Dillingh spricht über die beiden Flaggschiffe der Ostniederlande: Intelligente und nachhaltige Industrien und Konzepte für ein gesundes Leben. Während die Region mit ihrem ersten Flaggschiff an vorderster Stelle in den Bereichen bei Photonik, Smart Grid und Wasserstoff steht, zeichnet sich das zweite Flaggschiff durch einzigartige Kooperationen im Bereich Ernährung und Gesundheit in der Region aus. „Mit dem Programm TopFit, bei dem die Provinz, innovative Unternehmen und die Radboud UMC zusammenarbeiten, denken wir, eine große Gesundheitsversorgung für die Bevölkerung erreichen zu können. Das Programm zielt auf die Prävention von Krankheiten und die Maximierung der Lebensqualität für unheilbar Kranke ab. Wissenschaftler glauben, dass TopFit langfristig das Leben um zwei Jahre verlängern kann.“
Professor Prof. Dr. Gert Jan Hospers, Stiftungsprofessor für den Wandel in Stadt und Region, hält einen Vortrag über „Heimliche Helden“ aus der Region. Er spricht über die Gemeinsamkeiten zwischen den Unternehmern aus der Region und den deutschen Nachbarn, die beide sehr „heimatverbunden“ sind. Eine „bodenständige“ Mentalität, die sich durch „gleichberechtigte Ansätze“ auszeichnet. In seinem Vergleich berücksichtigt er sowohl „harte als auch weiche wirtschaftliche Faktoren“.

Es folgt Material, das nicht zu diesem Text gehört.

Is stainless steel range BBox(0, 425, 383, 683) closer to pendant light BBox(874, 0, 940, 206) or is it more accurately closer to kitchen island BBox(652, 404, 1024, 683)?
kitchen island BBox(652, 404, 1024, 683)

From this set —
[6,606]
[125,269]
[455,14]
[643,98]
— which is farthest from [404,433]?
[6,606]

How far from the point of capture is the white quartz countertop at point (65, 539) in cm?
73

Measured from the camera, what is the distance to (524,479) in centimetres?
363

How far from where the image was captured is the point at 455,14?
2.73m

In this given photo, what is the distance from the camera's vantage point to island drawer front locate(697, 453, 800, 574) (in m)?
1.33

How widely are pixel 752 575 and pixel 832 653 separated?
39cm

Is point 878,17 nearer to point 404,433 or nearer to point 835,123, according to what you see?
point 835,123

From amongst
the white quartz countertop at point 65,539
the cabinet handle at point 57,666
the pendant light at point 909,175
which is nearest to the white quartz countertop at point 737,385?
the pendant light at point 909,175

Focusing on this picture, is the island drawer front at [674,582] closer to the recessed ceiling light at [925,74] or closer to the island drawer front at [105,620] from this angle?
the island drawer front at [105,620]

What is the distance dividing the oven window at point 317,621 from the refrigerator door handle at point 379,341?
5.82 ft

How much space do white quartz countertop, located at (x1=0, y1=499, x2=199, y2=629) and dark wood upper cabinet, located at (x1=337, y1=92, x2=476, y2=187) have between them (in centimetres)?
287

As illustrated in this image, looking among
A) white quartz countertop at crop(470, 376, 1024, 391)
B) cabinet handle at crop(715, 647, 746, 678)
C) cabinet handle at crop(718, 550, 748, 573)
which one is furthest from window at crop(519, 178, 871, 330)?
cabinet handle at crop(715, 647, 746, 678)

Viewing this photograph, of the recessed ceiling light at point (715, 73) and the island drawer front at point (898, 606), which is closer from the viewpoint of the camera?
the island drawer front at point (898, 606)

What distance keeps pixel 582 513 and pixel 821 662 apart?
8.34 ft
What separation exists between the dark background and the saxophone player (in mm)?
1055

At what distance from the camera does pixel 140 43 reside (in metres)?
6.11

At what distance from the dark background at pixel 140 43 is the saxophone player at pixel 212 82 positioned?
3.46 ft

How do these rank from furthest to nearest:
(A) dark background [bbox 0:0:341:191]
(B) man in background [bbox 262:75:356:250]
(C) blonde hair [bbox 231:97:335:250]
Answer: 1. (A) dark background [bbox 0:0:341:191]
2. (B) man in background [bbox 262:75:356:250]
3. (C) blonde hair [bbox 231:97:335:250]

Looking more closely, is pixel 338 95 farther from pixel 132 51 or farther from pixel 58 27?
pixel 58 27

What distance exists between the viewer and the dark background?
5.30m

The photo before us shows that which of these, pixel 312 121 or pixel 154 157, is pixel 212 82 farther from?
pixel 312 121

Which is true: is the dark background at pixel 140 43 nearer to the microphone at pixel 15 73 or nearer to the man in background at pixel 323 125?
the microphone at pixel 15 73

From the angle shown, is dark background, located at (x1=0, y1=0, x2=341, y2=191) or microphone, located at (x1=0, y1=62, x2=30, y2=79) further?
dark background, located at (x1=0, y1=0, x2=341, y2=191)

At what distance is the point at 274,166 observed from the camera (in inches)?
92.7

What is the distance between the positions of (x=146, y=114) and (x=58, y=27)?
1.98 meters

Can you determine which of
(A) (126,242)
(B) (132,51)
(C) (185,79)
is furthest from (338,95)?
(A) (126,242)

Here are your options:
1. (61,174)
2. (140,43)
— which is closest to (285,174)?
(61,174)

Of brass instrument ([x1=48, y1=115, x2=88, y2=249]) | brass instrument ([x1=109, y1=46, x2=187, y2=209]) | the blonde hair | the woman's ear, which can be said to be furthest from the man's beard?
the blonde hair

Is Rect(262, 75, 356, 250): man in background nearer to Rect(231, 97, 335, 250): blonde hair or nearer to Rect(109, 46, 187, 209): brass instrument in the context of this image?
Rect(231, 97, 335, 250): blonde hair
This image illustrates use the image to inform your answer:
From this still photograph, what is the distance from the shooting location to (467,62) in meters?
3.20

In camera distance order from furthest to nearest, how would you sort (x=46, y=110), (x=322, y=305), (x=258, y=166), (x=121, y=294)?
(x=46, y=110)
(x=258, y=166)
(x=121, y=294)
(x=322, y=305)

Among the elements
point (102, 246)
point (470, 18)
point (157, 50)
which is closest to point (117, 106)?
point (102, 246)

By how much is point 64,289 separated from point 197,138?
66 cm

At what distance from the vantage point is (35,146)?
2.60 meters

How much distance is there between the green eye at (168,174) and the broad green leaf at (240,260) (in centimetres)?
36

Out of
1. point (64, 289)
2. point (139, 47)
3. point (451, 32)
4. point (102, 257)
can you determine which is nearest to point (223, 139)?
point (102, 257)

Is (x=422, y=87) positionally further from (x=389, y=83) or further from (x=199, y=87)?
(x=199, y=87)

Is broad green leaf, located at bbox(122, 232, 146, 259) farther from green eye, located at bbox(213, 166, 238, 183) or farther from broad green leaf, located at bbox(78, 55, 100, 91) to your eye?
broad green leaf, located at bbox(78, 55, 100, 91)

Zu den zuvor genannten „heimlichen Helden“ zählt Hospers die meisten niederländischen Fahrradhersteller, die ihren Ursprung in der Region haben, sowie den bekannten Bettenhersteller Auping und sogar ein Hersteller von Teebeutelfäden. „Das ist auch Hightech, denn diese Fäden müssen sehr dünn und äußerst hygienisch sein.“ Als charakteristisch für die Region bezeichnet er das Leitbild eines Futtermittelherstellers in Overijssel: „Groß genug, um konkurrenzfähig zu sein, klein genug, um Sie zu kennen.“
Das Mittagessen endet inhaltlich mit einer Präsentation der INTERREG-Projekte, die mit europäischen Mitteln innovative, grenzüberschreitende Zusammenarbeit zwischen den europäischen Regionen fördern. Projektleiter Alex van Geldrop spricht über die großen Chancen, die das europäische Geld für Unternehmer eröffnet hat, und listet eine große Anzahl erfolgreicher Projekte auf, die mit INTERREG-Mitteln einen deutlichen Schub erhalten und Tausende neuer Arbeitsplätze geschaffen haben. Rocket, IPRO-n, Mind (Medical Innovation), Digipro und Bionik in KMU. Er macht deutschen Unternehmen aber auch Mut. „Viel Potenzial bleibt ungenutzt, denn Unternehmer bleiben in ihrer eigenen Region und trauen sich nicht, über die Grenze zu schauen.“
Lokale Lieferanten
Zum Abschluss besucht die Gruppe das Hightech-Unternehmen Bronkhorst in Ruurlo, welches das weltweit umfangreichste Sortiment an thermischen Massendurchflussmessern und -reglern herstellt. Die Produkte von Bronkhorst werden buchstäblich überall auf der Welt eingesetzt. Kellogg’s, Coca-Cola, Milchkartons und Eiscremes. Auf die Produkte aus der gelderländischen Achterhoek kann niemand verzichten.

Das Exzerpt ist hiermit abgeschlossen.